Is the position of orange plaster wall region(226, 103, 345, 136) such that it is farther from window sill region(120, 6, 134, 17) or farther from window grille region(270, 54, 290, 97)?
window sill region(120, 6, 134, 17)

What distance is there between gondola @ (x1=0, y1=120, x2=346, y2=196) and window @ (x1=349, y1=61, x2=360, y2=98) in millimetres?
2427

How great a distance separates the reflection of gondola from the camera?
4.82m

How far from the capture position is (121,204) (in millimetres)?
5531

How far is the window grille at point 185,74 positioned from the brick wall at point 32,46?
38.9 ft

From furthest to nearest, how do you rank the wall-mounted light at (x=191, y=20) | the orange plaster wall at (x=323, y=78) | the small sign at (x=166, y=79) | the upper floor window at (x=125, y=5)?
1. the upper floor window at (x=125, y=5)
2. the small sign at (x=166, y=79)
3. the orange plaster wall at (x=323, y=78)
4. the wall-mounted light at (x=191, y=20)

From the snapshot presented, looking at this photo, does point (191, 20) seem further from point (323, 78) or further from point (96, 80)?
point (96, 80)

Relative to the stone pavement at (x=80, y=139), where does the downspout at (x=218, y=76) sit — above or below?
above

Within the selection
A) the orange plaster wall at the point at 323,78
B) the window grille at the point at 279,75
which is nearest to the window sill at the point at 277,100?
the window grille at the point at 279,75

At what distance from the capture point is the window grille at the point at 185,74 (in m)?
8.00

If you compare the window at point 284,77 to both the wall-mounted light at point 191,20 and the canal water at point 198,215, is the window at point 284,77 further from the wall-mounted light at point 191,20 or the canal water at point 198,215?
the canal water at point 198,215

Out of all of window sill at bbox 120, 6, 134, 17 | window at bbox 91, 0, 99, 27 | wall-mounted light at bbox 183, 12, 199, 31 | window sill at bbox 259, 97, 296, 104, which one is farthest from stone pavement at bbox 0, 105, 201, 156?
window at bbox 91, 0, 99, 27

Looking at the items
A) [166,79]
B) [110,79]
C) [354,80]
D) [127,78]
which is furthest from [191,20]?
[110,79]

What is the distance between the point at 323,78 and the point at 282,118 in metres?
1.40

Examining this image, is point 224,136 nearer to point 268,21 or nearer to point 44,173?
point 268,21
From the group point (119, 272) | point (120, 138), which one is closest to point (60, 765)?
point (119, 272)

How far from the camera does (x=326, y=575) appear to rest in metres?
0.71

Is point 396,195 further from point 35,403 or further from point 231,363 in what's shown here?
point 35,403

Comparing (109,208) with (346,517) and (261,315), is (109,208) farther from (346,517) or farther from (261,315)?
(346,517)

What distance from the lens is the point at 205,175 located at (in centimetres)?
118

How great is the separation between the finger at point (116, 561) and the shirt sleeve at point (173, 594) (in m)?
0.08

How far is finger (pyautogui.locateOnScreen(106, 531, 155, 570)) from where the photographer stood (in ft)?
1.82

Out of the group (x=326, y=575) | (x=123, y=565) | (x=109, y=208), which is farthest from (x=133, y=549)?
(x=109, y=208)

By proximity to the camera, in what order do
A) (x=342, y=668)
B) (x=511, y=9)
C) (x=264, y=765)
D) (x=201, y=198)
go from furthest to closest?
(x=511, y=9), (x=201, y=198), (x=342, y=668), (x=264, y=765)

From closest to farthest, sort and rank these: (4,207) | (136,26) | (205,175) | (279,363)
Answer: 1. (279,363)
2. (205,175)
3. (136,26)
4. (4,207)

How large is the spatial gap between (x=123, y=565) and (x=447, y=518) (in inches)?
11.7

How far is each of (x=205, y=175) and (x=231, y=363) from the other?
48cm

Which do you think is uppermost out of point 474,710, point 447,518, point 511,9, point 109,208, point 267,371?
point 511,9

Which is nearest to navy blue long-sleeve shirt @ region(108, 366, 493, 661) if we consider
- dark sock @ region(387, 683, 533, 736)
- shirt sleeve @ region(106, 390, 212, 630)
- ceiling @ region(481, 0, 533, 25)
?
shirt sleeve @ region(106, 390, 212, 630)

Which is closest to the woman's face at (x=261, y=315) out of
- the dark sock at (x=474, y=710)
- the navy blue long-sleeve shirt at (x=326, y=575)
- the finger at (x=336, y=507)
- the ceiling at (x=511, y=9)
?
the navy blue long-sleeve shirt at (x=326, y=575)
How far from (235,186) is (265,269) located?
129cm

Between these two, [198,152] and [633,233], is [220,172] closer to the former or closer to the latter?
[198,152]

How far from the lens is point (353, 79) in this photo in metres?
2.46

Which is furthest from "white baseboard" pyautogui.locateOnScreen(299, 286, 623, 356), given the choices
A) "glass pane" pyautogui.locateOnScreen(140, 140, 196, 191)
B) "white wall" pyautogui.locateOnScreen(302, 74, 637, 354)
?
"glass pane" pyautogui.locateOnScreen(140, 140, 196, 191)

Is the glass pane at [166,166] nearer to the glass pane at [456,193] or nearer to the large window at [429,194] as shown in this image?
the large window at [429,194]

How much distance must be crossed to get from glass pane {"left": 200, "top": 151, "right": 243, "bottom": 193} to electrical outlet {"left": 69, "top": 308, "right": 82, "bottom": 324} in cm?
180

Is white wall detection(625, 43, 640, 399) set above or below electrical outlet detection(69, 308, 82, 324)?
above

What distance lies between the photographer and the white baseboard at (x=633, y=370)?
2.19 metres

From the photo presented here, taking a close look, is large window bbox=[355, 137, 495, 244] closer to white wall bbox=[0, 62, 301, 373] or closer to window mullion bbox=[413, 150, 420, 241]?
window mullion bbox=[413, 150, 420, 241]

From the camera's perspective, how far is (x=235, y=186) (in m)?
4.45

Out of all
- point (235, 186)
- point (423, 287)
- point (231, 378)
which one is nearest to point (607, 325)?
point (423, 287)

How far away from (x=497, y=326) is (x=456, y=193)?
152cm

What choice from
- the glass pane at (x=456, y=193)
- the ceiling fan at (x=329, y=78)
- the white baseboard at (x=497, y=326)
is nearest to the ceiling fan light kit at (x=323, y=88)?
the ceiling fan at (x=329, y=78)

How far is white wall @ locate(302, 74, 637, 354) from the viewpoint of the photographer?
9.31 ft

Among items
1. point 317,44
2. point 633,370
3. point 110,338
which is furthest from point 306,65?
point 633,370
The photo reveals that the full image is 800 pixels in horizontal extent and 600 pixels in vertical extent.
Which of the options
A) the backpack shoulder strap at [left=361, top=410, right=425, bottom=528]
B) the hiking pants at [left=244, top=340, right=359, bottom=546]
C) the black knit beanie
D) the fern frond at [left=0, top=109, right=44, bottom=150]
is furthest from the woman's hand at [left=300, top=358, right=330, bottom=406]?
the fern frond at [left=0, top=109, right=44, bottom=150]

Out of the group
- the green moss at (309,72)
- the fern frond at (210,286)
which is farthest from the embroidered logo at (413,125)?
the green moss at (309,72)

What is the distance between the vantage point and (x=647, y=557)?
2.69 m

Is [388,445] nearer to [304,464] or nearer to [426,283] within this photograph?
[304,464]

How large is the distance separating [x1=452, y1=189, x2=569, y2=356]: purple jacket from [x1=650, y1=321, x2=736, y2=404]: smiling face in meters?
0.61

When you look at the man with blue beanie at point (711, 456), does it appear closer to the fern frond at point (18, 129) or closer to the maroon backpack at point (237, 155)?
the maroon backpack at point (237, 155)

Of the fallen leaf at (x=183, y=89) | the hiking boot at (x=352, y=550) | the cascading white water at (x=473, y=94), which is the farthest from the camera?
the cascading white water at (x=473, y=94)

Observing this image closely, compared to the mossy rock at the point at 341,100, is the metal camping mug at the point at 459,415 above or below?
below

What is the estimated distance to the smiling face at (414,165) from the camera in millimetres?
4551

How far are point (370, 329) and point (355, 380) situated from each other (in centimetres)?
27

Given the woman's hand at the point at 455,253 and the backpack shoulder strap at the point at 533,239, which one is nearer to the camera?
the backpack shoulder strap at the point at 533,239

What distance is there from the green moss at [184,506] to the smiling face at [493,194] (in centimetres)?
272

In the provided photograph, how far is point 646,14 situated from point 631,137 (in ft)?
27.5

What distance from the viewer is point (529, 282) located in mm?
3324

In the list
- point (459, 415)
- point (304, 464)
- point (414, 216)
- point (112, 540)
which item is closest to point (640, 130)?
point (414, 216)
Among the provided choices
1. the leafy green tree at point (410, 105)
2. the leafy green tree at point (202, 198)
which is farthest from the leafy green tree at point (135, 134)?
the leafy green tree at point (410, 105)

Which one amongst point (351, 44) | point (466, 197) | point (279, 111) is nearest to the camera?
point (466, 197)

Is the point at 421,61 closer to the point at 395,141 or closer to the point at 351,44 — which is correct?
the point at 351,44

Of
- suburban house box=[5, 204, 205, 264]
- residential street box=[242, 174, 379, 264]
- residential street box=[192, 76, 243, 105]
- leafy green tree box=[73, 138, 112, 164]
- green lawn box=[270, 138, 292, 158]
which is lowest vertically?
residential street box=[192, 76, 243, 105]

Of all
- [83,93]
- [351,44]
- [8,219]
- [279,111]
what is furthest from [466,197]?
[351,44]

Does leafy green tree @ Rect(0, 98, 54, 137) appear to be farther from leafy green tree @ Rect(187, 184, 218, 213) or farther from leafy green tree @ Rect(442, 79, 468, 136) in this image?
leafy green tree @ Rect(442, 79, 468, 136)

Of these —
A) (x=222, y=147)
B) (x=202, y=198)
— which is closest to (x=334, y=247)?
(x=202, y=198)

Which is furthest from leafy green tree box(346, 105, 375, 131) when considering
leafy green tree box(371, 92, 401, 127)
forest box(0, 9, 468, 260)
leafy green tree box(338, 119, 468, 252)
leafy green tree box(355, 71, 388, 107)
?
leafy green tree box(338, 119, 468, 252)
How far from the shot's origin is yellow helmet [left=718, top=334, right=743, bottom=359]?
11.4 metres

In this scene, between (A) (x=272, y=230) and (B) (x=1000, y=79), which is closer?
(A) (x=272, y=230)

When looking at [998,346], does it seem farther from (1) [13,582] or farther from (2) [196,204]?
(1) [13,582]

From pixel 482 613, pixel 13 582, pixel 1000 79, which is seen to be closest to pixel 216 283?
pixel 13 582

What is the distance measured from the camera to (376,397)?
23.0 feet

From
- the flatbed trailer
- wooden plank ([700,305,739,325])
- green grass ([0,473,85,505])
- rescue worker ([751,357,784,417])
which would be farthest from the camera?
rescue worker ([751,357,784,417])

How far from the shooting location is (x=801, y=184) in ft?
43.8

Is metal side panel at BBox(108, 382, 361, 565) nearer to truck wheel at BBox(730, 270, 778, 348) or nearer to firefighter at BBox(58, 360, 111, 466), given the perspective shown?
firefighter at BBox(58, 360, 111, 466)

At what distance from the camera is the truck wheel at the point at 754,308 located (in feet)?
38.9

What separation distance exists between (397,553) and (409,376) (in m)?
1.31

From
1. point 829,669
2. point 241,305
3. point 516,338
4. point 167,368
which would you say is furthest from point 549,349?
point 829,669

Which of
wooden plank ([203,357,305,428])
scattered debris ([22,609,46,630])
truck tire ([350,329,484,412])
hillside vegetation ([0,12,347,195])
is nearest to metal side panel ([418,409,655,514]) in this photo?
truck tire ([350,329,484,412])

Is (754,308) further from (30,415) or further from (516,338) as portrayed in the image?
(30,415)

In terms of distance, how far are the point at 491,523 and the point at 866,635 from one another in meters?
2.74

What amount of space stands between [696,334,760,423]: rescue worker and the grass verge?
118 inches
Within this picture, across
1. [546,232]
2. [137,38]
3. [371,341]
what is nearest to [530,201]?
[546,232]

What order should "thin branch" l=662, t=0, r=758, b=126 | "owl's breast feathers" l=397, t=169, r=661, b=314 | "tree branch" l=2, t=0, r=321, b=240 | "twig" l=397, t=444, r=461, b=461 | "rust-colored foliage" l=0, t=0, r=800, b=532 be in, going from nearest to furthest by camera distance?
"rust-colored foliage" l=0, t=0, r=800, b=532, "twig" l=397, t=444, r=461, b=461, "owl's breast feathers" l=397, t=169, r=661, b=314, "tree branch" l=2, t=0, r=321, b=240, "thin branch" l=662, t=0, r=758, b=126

┄┄┄┄┄┄

_Directions_
Everything from the line containing "Within this picture, across" through the final line of the listing, inclusive, must be reproduced exactly; leave out the rest.

_Exercise answer_
Within this picture, across
1. [546,232]
2. [137,38]
3. [371,341]
what is nearest to [530,201]?
[546,232]

What order should "thin branch" l=662, t=0, r=758, b=126 | "owl's breast feathers" l=397, t=169, r=661, b=314 | "tree branch" l=2, t=0, r=321, b=240 | "twig" l=397, t=444, r=461, b=461 | "rust-colored foliage" l=0, t=0, r=800, b=532 be in, going from nearest to furthest by camera distance?
"rust-colored foliage" l=0, t=0, r=800, b=532, "twig" l=397, t=444, r=461, b=461, "owl's breast feathers" l=397, t=169, r=661, b=314, "tree branch" l=2, t=0, r=321, b=240, "thin branch" l=662, t=0, r=758, b=126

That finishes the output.